I’ve been finding things very difficult lately. I’m still adjusting to being so much busier, what with therapy twice a week, my other appointments with my social worker and my occupational therapist, my driving lessons, exercise classes, volunteering… It all feels like too much.
After the group session on Tuesday I was feeling in quite a bad way. I hadn’t been sleeping well and I was feeling agitated. I kept laying awake at night going over and over plans of self harm and suicide. I was tired and not feeling safe.
I managed to text my occupational therapist. I find it hard to reach out for support and my social worker is away. Luckily I have this number I can text because I find it hard to call someone.
My occupational therapist got in touch hours later, offering to phone me. I was quite upset and she said she was on duty so it would be her I was supposed to talk to if I needed to call someone anyway.
I was tearful and distressed. She was trying to calm me down and I don’t think she’s heard me that bad before. I told her everything seems pointless. I can’t motivate myself to make good decisions and take care of myself, and she was trying to persuade me to do just that.
She said I’ve been making progress and I need to remember that, and try to get perspective on things. I know I’m really wrapped up in these feelings at the moment but I know I always come round to feeling this way even when it seems like things are going well, so it is hard to feel more hopeful. I feel like I’m stuck on a merry-go-round and I just want off.
We talked for about forty minutes. She was patient with me and I was probably acting like a petulant child. She was trying to convince me this feeling would pass and I couldn’t see past how I was feeling. I couldn’t talk about how I would cope tomorrow or the next day cause I was feeling unsafe in a very immediate way.
I got off the phone and then my partner came home from work. He made us a cup of tea and something to eat. I decided I would go out the to the pub as planned in the evening and I had a shower.
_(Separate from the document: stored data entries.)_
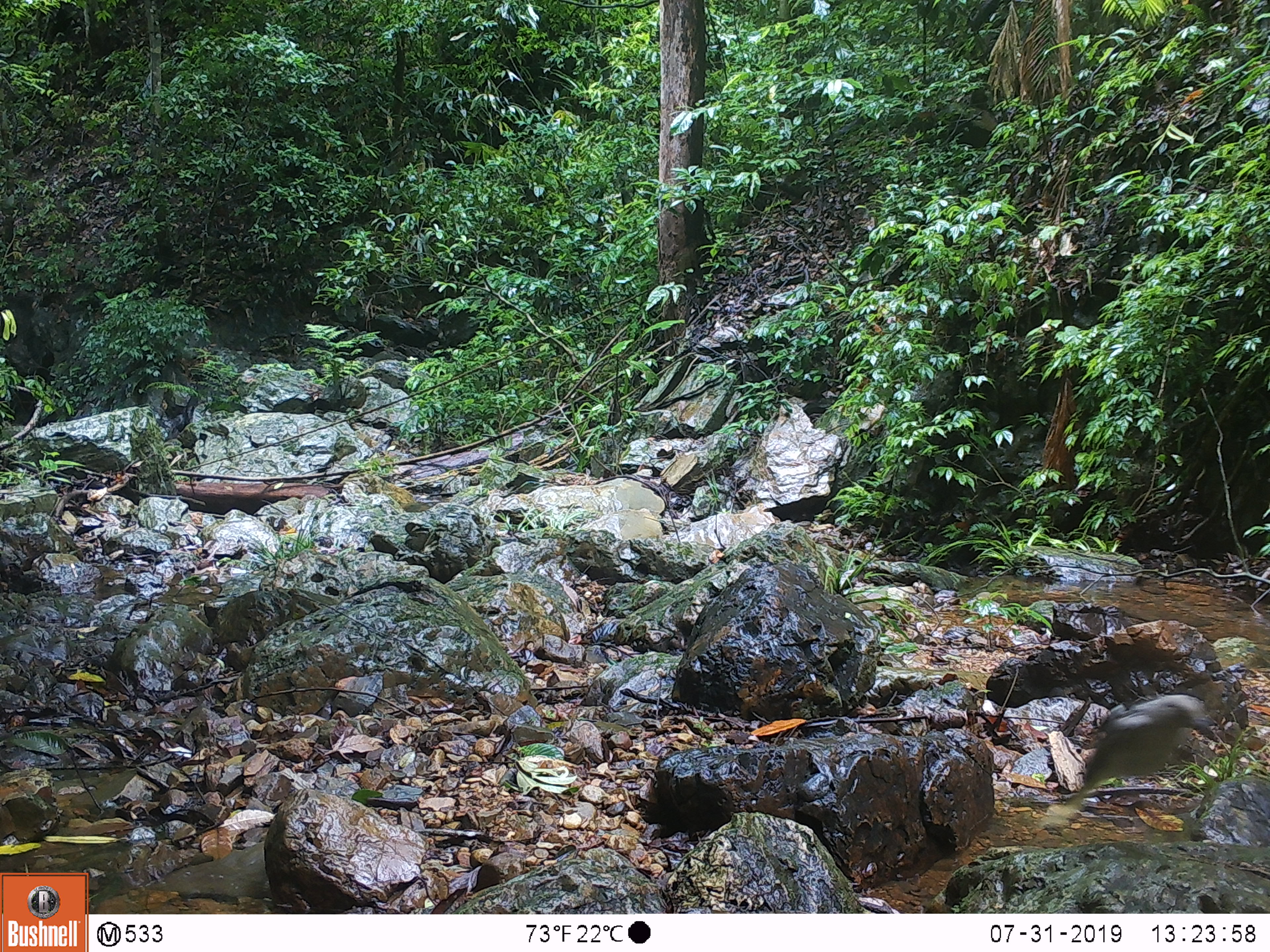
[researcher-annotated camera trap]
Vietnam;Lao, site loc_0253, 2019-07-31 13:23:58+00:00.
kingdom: Animalia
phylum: Chordata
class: Aves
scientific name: Aves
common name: bird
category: unidentified bird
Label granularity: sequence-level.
I knew I was at risk of getting drunk and out of control but I just wanted to go out and to feel something different from how I was feeling.
Showering made me feel better, even though I usually hate it. Usually the awareness of my body makes me feel horrible but I guess cause it’s been so hot lately, the cool shower was a relief.
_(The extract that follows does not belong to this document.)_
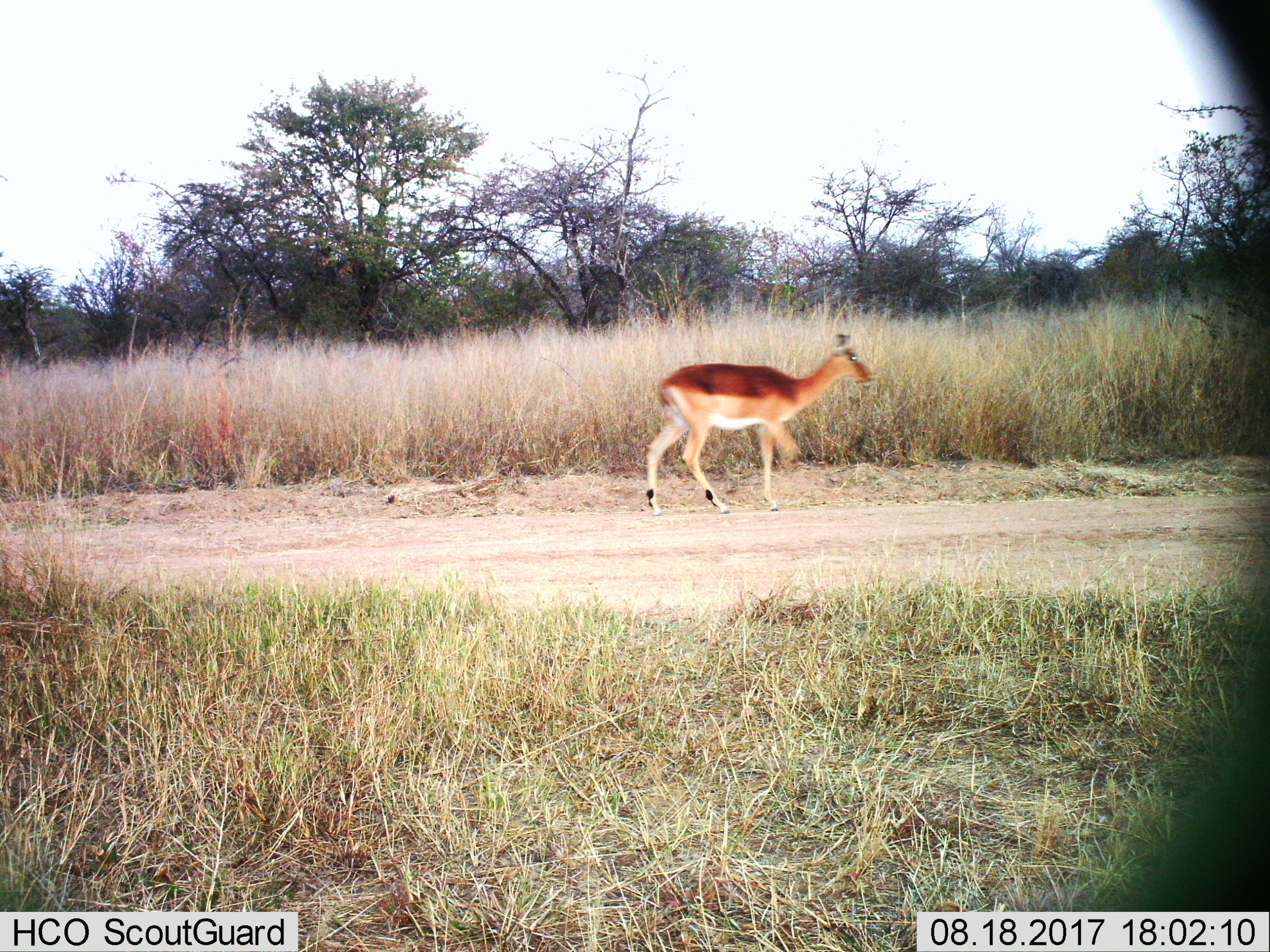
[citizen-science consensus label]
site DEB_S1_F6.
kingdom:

I got changed and panicked a bit about what to wear, I hated everything on me.
When my friend arrived to pick me up she was in such a cheerful, upbeat mood, and I didn’t want to bring her down so I didn’t let on that I was feeling bad. Her mood lifted me a little.
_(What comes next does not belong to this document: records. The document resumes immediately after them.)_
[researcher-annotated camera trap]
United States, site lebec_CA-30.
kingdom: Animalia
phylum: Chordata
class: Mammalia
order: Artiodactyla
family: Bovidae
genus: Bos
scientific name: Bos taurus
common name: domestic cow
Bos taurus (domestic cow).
In the end I managed to look after myself really well. I drank shandies instead of beer and only had two along with a pint of water. I think trying to stay hydrated in the hot weather and avoiding getting drunk even though I drank a bit was some kind of miracle. Usually when I feel bad I go out and have one drink and that’s it – I’m on the route to being drunk and emotional.
I’m proud of myself, I guess, that I managed to do the opposite of what I was feeling. I couldn’t make the situation better but I could avoid making it worse. Actually, I ended up having a lot of nice conversations with people.
Of course, when I came home I was full of anxiety, going over and over everything I’d said, sure that people thought I was horrible for some reason. But you can’t have it all. I’ll take that one. That evening could have gone a lot worse and I ended up not hurting myself in any way, when I was sure I wouldn’t be able to get through it without doing so.
This means that I’m coping with anxiety about an evening where I was not drunk or out of control and a level of social anxiety about how I came across, but if I had been drunk, unable to remember just what I said to people and knowing I might have acted up, the level of anxiety would be so much higher.